Where the entries below show "Information about Taos", begin there and print that line and all following lines exactly, through the last, omitting pictures.
━━━━━━━━━━━━━━━━━━━━━━━━━━━━━━
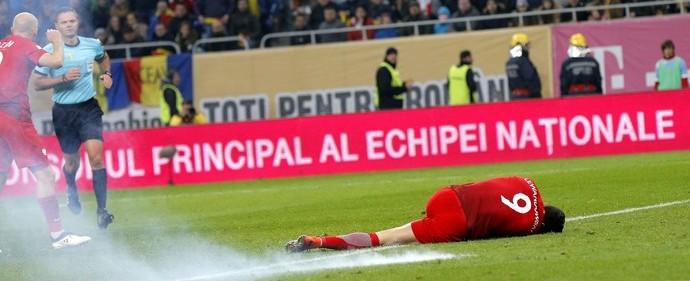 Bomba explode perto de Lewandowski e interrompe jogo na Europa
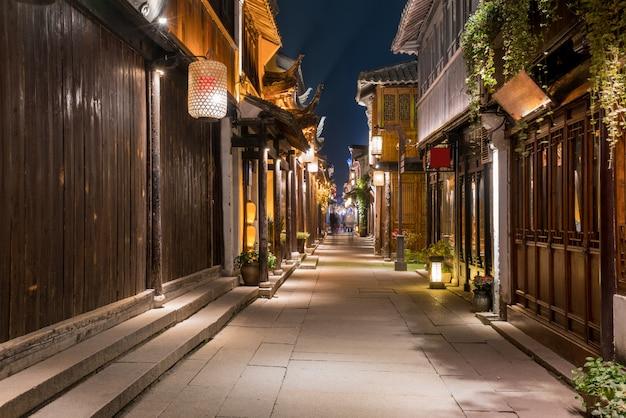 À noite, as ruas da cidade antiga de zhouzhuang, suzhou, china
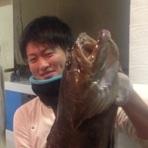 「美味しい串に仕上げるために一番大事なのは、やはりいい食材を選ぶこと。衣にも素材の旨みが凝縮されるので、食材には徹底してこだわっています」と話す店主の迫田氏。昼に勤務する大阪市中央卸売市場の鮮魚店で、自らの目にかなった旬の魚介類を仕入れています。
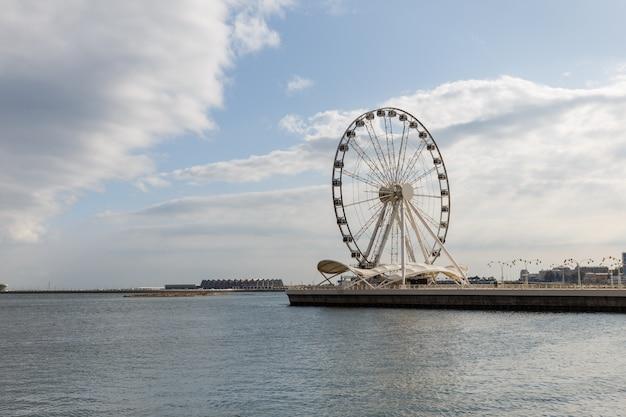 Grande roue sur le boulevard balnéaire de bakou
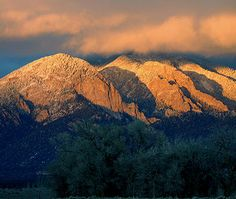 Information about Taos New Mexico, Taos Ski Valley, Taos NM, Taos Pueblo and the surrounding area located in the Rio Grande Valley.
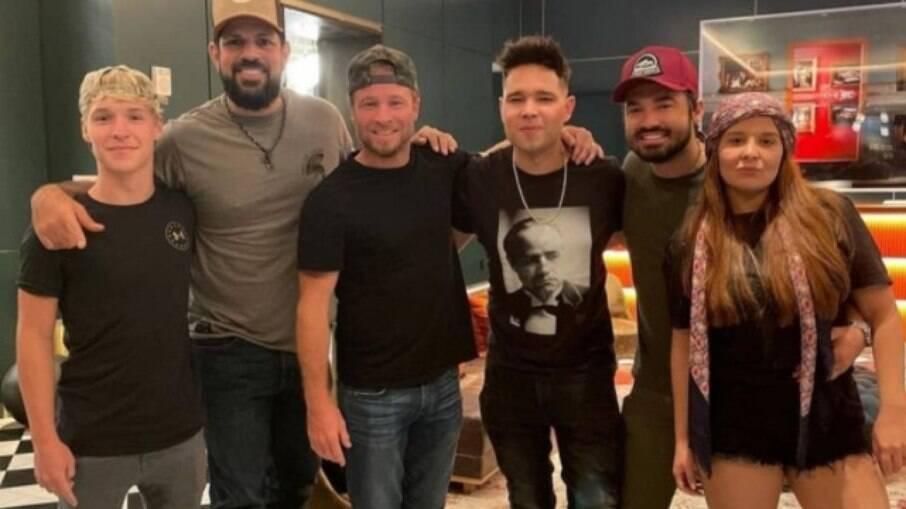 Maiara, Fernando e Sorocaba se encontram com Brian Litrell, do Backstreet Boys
━━━━━━━━━━━━━━━━━━━━━━━━━━━━━━
## Task response
 Information about Taos New Mexico, Taos Ski Valley, Taos NM, Taos Pueblo and the surrounding area located in the Rio Grande Valley.
 Maiara, Fernando e Sorocaba se encontram com Brian Litrell, do Backstreet Boys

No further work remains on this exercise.